How we do it at Vikrama

We publish a curated /llms.txt and a generated /llms-full.txt. The curated file lists our pillar guides, our most citable articles, our live work, and how to reach us, each with a one-line description. The full file is built from our writing at deploy time, so it never drifts from what is actually published.

We treat it the way this article describes. It is the last layer, sitting on top of answer-first content, validated schema, and consistent entity signals. Those three do the heavy lifting. The file is the cheap, sensible bet on top. For an example of a build where this stack is in place from the foundation, see the Heritage Prime NCR work.

Want your site structured so AI engines cite you, with the schema and content that actually move the needle? Start with our audit. We will review your schema, content structure, and AI visibility, then give you a prioritised plan.

Frequently asked questions

What is the difference between llms.txt and robots.txt?

robots.txt controls what crawlers are allowed to access, so it is about permission. llms.txt hands AI engines a curated map of your most important pages with a description of each, so it is about priority and meaning. They do different jobs and you can publish both.

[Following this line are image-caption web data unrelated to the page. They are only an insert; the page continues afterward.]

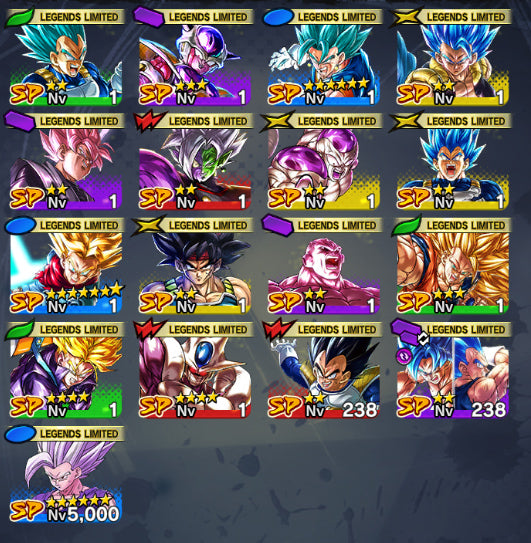 [Solo Android] ⭐️SS Rosé Goku Black + SS GOD SS Vegito + Cell Perfecto (UL) + Gohan (Chico, UL) + Gohan Bestia (UL)⭐️ + 💎31,478 Cronocristales💎+ 17 LL
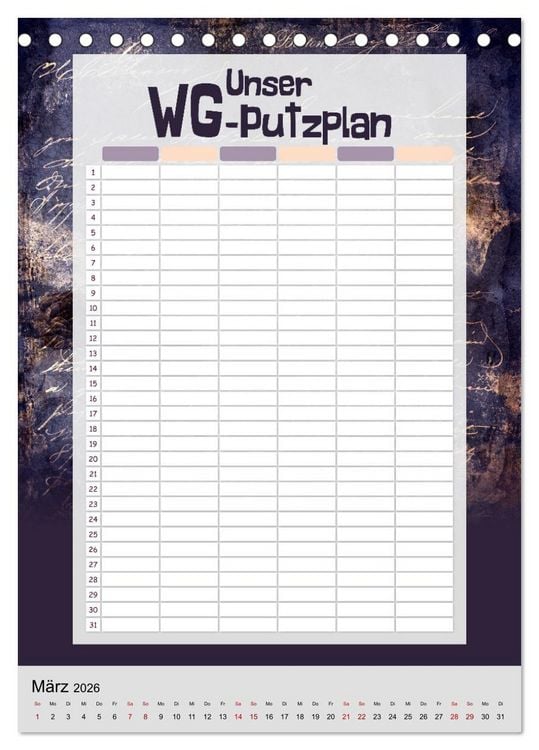 Produktbild: Gothic WG-Putzplan & Kalender 2026 (Tischkalender 2026 DIN A5 hoch), CALVENDO Monatskalender
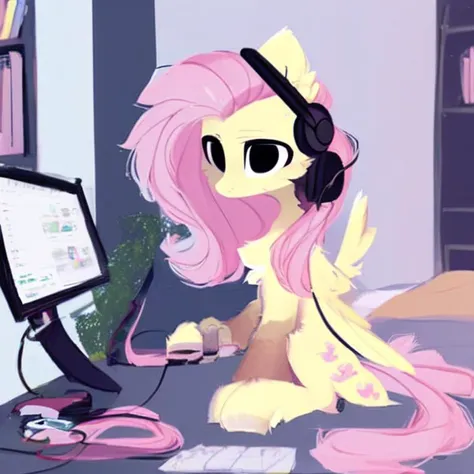 safe, solo, fluttershy, pony, sitting, gaming pc, bedroom, headphones, artist:little-sketches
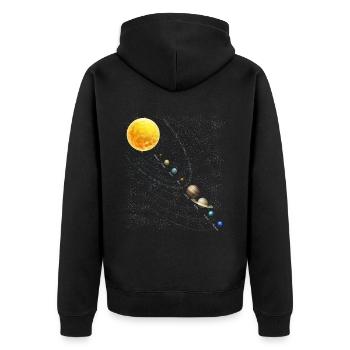 Planeten Wissenschaft Physik Universum Sonne - Unisex Premium Bio Zip Hoodie - Schwarz - Hinten - Nico (187cm)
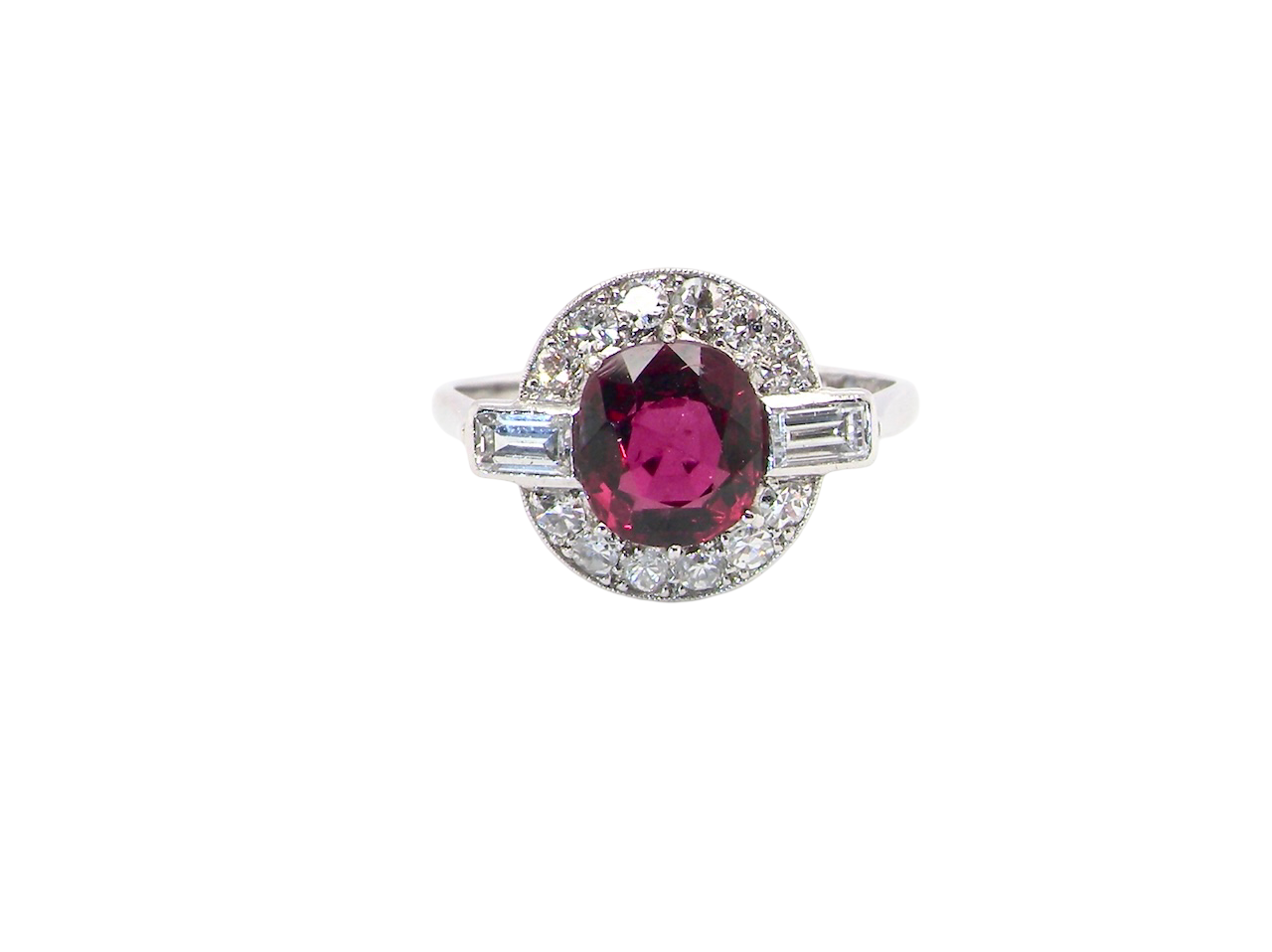 fine Art Deco style cluster ring featuring an untreated natural ruby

Does llms.txt help SEO or AI citations?

Not on its own, and not provably in 2026. There is real adoption on the publishing side, but no public confirmation that the major AI engines read the file and weight it for citations, and some search figures are openly skeptical. It is cheap and forward looking, so it is worth publishing, but schema and answer-first content do far more for getting cited.

What is llms-full.txt?

A companion file that holds the full text of your key pages in one place, so an AI engine can ingest everything in a single fetch instead of crawling page by page. If you publish it, generate it from your content at build time so it stays in sync with the live site.

Where do I put the llms.txt file?

At the root of your domain, so it resolves at yourdomain.com/llms.txt. On a static or framework site, place it in your public directory. The file is plain markdown, so no special tooling is needed.

Should I prioritise llms.txt or schema markup?

Schema, by a wide margin. Schema is the structured language AI engines actually use to read your content today, and it is a confirmed factor. llms.txt is an emerging, unproven layer. Fix your schema and answer-first content first, then add llms.txt as a low-cost extra.